Contact Us
News

Rockrose, Spitzer Unveil Plans for New Trophy

Placeholder

The former New York governor is part of a team developing the second-biggest, privately owned office building in DC in years.

Rockrose Development and Eliot Spitzer's family’s firm, Spitzer Enterprises, are jointly developing Alexander Court, an 800k SF trophy building in the CBD. It's a combination of 2000 L St NW that Rockrose owns and 2001 K St NW that Spitzer’s father bought for a then-record $404/SF in 2001. 2001 K St was built in 2000 and won’t need much exterior alteration, Rockrose president Justin Elghanayan told Bisnow. The only planned building bigger is the 875k SF Fannie Mae HQ Carr Properties is developing.

Last night at Rasika West End, steps from where the development is taking place, the teams and brokerage firm Avison Young held a launch party for the building. We snapped Avison Young principal Will Stern, Rockrose director Ted Traum, Justin, Eliot, and Eli Barnes and Greg Tomasso, also principals at Avison Young who'll team with Will in leasing the building.

Placeholder

Justin had been looking for a way to do something special in the area since the early 2000s, and that began to become a reality in 2013 when Rockrose bought the 401k SF 2000 L St for $192M.

The plan: build four stories on top of the L street section, with 225k SF of vacancy they can price at trophy rates (at our State of Office event in September, JBG principal Paul Adkins said new, downtown space can go for $80/SF or more).

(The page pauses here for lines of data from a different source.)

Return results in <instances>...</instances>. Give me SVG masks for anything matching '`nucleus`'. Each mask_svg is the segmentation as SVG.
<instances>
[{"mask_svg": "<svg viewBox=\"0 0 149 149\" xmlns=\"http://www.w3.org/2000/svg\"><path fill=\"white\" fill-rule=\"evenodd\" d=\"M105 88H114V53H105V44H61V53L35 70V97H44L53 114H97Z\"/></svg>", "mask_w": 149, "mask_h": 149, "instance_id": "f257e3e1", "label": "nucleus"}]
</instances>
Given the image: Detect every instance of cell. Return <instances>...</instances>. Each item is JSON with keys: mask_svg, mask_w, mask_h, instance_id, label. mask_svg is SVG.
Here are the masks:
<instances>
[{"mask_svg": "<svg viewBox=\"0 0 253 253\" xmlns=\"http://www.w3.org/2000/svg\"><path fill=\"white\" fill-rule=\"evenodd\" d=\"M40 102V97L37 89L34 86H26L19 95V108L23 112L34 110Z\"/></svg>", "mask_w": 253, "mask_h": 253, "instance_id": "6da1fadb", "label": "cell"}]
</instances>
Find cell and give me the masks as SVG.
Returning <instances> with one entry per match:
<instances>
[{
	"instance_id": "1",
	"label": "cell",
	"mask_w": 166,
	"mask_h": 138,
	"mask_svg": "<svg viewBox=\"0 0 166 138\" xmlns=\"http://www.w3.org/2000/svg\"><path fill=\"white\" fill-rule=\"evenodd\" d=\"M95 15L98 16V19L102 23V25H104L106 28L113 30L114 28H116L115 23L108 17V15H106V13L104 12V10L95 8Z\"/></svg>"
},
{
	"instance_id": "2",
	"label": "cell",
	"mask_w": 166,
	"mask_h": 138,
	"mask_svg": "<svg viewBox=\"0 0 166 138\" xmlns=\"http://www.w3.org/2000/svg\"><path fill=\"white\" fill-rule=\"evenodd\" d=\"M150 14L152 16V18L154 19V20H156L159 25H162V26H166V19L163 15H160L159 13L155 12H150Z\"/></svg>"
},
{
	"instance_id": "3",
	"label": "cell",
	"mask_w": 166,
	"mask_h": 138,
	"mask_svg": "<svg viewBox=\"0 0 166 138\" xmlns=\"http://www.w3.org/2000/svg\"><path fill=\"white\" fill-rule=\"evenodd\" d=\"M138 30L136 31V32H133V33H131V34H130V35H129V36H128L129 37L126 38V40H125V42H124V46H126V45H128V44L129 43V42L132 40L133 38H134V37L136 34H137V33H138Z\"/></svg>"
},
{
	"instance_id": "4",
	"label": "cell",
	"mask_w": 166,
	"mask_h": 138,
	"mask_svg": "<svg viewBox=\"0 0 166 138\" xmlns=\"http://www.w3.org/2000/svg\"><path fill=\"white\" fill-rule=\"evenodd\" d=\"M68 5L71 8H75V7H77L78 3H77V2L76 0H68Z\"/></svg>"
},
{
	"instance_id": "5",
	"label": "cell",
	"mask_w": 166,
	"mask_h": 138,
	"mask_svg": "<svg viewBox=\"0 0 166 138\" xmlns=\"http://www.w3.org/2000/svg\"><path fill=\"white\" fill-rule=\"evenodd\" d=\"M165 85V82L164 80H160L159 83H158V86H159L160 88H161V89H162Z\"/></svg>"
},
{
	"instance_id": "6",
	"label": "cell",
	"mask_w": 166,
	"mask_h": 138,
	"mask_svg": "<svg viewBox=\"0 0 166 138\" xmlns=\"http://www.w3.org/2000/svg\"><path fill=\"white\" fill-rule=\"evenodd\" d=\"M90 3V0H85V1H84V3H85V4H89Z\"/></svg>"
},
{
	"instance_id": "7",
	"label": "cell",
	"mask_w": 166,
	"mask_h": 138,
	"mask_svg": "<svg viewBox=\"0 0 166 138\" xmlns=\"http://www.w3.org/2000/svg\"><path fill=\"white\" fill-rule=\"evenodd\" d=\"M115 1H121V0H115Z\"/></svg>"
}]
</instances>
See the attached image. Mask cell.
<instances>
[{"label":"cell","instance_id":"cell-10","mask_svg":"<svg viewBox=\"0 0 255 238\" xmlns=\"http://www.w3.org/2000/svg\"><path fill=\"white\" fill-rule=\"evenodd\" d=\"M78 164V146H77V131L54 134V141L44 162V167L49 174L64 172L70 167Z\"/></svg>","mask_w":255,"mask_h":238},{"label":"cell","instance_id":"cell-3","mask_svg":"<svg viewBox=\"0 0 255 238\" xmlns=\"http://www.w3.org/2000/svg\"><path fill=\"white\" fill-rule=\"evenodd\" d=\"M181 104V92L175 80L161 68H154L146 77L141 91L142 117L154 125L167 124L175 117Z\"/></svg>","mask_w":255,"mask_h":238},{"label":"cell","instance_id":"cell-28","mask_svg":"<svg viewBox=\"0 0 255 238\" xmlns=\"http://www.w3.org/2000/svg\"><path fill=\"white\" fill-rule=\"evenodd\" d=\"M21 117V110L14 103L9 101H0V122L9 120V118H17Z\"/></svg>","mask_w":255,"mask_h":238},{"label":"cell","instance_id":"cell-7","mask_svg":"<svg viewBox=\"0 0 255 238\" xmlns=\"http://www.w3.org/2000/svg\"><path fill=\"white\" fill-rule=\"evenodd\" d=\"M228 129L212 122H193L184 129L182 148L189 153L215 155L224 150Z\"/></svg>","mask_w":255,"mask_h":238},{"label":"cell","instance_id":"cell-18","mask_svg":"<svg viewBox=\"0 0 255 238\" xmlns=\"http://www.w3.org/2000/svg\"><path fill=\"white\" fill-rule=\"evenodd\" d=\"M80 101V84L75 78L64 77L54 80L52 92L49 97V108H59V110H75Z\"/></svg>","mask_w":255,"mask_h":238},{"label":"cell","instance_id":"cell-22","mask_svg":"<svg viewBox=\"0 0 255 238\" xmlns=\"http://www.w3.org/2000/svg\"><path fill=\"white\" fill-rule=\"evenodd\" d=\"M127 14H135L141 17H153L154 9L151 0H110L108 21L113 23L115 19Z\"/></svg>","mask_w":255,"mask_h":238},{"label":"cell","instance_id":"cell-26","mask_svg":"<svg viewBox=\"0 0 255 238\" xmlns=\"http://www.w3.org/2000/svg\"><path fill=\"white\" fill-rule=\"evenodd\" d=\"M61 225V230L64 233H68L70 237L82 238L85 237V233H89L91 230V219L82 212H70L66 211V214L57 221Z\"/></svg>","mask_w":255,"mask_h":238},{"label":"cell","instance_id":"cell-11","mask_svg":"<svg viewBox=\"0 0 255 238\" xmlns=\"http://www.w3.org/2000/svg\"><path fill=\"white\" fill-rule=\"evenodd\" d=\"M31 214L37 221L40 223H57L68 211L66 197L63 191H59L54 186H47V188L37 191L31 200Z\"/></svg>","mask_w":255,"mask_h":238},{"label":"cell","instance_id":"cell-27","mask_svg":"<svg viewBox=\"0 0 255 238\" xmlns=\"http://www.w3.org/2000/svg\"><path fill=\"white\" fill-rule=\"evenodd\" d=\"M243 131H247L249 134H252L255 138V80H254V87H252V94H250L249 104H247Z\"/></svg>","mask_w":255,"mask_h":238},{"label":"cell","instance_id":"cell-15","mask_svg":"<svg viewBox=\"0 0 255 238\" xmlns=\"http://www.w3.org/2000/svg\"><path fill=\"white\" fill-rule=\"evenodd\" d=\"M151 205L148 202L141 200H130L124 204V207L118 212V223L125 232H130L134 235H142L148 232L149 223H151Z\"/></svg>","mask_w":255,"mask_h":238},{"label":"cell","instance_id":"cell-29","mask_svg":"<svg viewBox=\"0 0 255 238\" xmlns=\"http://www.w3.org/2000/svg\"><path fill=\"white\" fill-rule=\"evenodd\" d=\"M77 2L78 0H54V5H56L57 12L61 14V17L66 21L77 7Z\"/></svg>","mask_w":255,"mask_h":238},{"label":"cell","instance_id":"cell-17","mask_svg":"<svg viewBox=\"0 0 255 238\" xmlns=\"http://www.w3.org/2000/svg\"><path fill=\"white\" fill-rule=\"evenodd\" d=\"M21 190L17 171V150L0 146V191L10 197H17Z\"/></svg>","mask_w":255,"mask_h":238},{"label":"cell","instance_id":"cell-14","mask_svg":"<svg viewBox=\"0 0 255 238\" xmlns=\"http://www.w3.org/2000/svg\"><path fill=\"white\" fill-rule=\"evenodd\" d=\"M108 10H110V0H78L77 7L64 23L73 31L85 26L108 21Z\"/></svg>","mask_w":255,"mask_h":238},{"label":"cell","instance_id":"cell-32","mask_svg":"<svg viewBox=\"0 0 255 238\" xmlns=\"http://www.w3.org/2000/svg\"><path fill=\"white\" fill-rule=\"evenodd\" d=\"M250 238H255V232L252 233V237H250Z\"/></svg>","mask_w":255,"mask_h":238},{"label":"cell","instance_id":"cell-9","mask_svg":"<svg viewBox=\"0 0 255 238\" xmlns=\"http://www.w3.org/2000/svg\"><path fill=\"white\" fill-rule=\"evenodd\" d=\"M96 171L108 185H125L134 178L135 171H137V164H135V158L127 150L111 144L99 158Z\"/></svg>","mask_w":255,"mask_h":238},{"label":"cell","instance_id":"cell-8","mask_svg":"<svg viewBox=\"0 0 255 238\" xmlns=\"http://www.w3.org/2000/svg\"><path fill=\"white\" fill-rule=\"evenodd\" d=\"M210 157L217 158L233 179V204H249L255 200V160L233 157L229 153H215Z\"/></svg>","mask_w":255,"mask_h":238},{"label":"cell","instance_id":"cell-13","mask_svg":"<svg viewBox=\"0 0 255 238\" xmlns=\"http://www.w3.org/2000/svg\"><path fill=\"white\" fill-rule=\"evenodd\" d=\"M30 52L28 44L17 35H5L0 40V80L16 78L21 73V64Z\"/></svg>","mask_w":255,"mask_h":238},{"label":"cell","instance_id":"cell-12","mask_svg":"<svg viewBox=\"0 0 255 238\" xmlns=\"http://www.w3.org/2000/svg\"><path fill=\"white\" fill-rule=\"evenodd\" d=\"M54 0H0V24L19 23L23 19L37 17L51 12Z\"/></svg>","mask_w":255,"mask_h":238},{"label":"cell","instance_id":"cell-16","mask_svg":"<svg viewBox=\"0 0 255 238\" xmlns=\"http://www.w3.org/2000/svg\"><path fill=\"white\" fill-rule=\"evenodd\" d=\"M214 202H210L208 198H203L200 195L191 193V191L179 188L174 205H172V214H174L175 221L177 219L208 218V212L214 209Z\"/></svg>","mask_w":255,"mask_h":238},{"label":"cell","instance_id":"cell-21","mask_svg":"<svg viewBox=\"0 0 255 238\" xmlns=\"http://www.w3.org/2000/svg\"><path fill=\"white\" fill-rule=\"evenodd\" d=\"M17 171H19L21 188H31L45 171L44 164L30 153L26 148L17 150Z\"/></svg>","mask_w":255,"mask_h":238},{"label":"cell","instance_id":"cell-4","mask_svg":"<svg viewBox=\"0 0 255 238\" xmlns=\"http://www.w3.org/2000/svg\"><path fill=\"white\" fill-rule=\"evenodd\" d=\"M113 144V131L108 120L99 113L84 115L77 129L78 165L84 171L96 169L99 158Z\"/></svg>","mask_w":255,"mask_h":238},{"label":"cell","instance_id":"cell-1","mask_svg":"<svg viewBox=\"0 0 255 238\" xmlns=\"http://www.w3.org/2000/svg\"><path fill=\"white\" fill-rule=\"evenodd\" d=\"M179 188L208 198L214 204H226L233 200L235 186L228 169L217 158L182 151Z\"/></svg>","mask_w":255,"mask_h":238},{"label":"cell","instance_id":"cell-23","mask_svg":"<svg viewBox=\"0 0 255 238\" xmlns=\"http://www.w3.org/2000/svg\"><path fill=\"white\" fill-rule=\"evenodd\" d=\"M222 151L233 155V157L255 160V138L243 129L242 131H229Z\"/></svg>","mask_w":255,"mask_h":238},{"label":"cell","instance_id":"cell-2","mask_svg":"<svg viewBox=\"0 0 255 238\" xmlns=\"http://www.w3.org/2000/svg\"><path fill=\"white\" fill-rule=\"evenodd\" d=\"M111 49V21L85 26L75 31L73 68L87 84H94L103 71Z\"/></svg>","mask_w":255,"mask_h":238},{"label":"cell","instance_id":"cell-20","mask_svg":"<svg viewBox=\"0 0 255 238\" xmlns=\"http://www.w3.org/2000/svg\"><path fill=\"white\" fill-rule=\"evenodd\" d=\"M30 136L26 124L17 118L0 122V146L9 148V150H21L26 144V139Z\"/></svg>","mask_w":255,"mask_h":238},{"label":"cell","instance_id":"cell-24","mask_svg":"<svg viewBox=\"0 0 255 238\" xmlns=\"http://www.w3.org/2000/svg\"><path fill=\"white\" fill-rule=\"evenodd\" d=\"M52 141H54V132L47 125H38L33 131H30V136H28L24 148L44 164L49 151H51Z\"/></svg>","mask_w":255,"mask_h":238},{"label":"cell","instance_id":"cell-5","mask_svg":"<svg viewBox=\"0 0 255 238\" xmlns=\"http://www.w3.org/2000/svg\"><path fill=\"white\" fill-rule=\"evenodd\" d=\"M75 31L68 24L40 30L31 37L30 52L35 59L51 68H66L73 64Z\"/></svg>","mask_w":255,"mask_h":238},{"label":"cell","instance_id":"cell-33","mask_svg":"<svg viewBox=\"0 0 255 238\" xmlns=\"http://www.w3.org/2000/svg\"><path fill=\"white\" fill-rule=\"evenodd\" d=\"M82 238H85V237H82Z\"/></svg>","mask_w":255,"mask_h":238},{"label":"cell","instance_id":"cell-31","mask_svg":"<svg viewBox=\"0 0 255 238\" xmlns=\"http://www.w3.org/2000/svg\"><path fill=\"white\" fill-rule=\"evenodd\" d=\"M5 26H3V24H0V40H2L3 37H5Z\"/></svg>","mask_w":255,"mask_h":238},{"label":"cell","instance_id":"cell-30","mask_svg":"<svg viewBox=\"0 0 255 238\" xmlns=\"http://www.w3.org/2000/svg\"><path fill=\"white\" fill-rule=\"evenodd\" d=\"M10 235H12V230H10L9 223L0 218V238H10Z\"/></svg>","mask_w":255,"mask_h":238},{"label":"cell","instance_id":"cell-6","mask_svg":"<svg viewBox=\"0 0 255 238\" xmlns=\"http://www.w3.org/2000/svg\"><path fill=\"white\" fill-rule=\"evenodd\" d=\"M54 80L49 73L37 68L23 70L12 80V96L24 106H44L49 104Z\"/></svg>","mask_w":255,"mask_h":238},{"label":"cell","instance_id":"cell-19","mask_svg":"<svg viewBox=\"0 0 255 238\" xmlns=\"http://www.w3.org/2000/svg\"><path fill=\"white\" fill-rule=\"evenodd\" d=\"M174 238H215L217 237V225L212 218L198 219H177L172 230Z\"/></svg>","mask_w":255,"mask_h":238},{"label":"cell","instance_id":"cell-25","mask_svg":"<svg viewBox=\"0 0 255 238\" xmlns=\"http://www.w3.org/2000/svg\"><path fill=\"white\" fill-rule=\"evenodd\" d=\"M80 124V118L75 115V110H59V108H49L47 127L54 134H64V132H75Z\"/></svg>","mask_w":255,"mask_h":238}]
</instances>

And although the skin of 2001 K St won't change, the interior will be combined seamlessly with 2000 L by Pelli Clark Pelli Architects thanks to a 12-story atrium where an alley now sits and a connected lobby. "It will really be one building," Will says.

Placeholder

The huge footprint means more space for a top-floor conference center, rooftop deck, expansive lobby (rendered above) with entrances on three sides, and a 7k SF fitness center. The existing eight floors will be re-skinned with a glass curtain and the renovations, already underway, will be complete in 2017.

The L Street building was designed “by a parking guy,” Justin says, which means the column spacing, 41-by-41 is trophy class despite the original building being a little older. At the launch party last night, the former governor joked, “I thought there weren’t any columns!” His point was clear: the building is fully tricked out.

Spitzer’s building is 95% occupied, Rockrose’s is 75% occupied, but soon after the renovation is complete, some existing leases will expire, and Avison Young’s team will be able to market those offices at trophy-level prices.